Bajo la presidencia de Javier Milei, el gobierno argentino ha decidido, simbólicamente, darles aún más capacidad de transmisión a los cables submarinos de fibra óptica que nos conectan con la principal potencia económica y militar del mundo.

Es un giro copernicano. El territorio en el que nos movemos está sufriendo una mutación radical. El imaginario del poder pasó de la juventud maravillosa de los años 70 a la meca de la vida cíborg.

Aturdidos por el shock de 2024, quizá no seamos del todo conscientes de lo que está ocurriendo. Sucede que las evidencias ya se imponen por su propio peso. La Argentina toda se enfrenta, una vez más, a un cambio de paradigma.

Para muchos, el concepto acuñado por el físico, filósofo e historiador de la ciencia estadounidense Thomas Kuhn en los años 60 suena trillado y demodé. Sin embargo, como todo saber atemporal, no pierde vigencia, la gana.

En su obra cumbre, Estructura de las revoluciones científicas, publicada en 1962, Kuhn decía: “La ciencia no progresa de manera lineal, sino en revoluciones. Los paradigmas científicos son como supuestos compartidos. Las anomalías son señales de que el paradigma actual está fallando”. Esto fue lo que ocurrió en el proceso electoral de 2023. Los ciudadanos argentinos, cansados de las fallas del sistema, en una inédita versión punk, decidieron “romperlo”.

A partir de ahí, todo cambió. El pensador norteamericano se cansó de propagar una y otra vez que las reglas de un paradigma no aplican en otro. Y que en los procesos de transición hay una lógica pelea entre los dos corpus de ideas.

Así lo expresaba en su obra: “Cuando una nueva teoría es aceptada, la vieja no desaparece, simplemente se convierte en una opción en el mercado de las ideas científicas”.

También aclaraba que no siempre el salto de un modelo científico y mental a otro era estrictamente racional, sino que intervenían las creencias, las emociones y los deseos.

En sus propias palabras: “La razón no es el único criterio para determinar qué teoría es correcta, ya que las decisiones científicas también están influenciadas por factores sociales y culturales”.

Por último, cabe señalar una de sus principales advertencias: “La historia de la ciencia muestra que los cambios paradigmáticos pueden ser muy difíciles y controvertidos, ya que desafían las creencias arraigadas y los intereses de la comunidad científica”.

Toda transformación disruptiva del campo intelectual altera, por definición, el ecosistema de los negocios.

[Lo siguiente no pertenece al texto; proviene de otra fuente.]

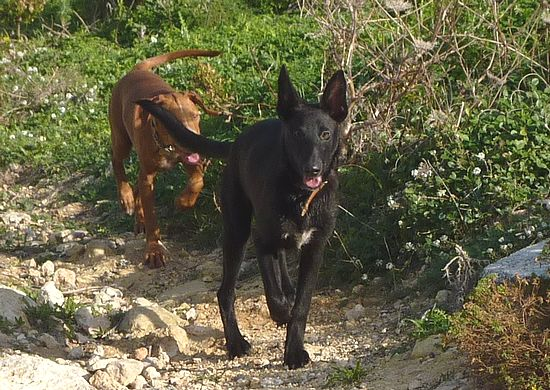 Gozo SPCA ask for help to find puppy lost at Ta 'Cenc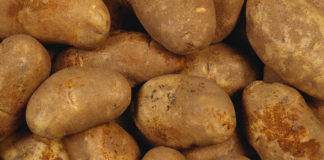 Vyrawivanie Kartofelja 324x160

Lo que, naturalmente, jaquea el conjunto de máximas y verdades con las que las empresas desarrollaron las propuestas de valor de sus productos y servicios, así como las estrategias de identidad y comunicación de sus marcas. Lo que antes fue útil hoy podría ser obsoleto.

El nombre del juego ha cambiado de un modo abrupto. Ya no se trata de pensar rápido, sino de poder pensar la velocidad. Entramos en la era de la aceleración.

Pensar la velocidad

La velocidad tiene una filosofía. Su concepción estructura un conjunto de rasgos propios que le dan forma a una lógica determinada.

Ir rápido es mucho más sencillo que ser veloz. Acelerar es algo posible para muchos. Saber en qué dosis, con qué intensidad y en qué lugar no tanto. Tener la calibración y la sensibilidad adecuadas para luchar contra las fuerzas de la gravedad manteniendo el estilo, la prestancia y la eficiencia queda reservado para unos pocos. Esos son los que ganan.

Como reza la filosofía vertiginosa, ultracompetitiva y feroz de Silicon Valley: “El ganador se queda con todo”.

Si antiguamente se creía que en los negocios la tensión era “velocidad o precisión” y que esa brecha era infranqueable por resultar conceptos antagónicos, en la era digital la distancia entre ambos extremos se ha diluido. Ahora la máxima de la tecnología impone “velocidad y precisión” como el nuevo Santo Grial de los supervivientes en todos los ámbitos del ambiente híbrido en el que vivimos.

Puesto en términos de la Fórmula 1: hay que ser capaces de manejar a 320 kilómetros por hora en las rectas y tener la muñeca y el timing para entrar en cada curva sin terminar tocando el auto contra el paredón. El menor error, por milimétrico que fuese, implica quedar fuera de carrera. Al menos ese fin de semana.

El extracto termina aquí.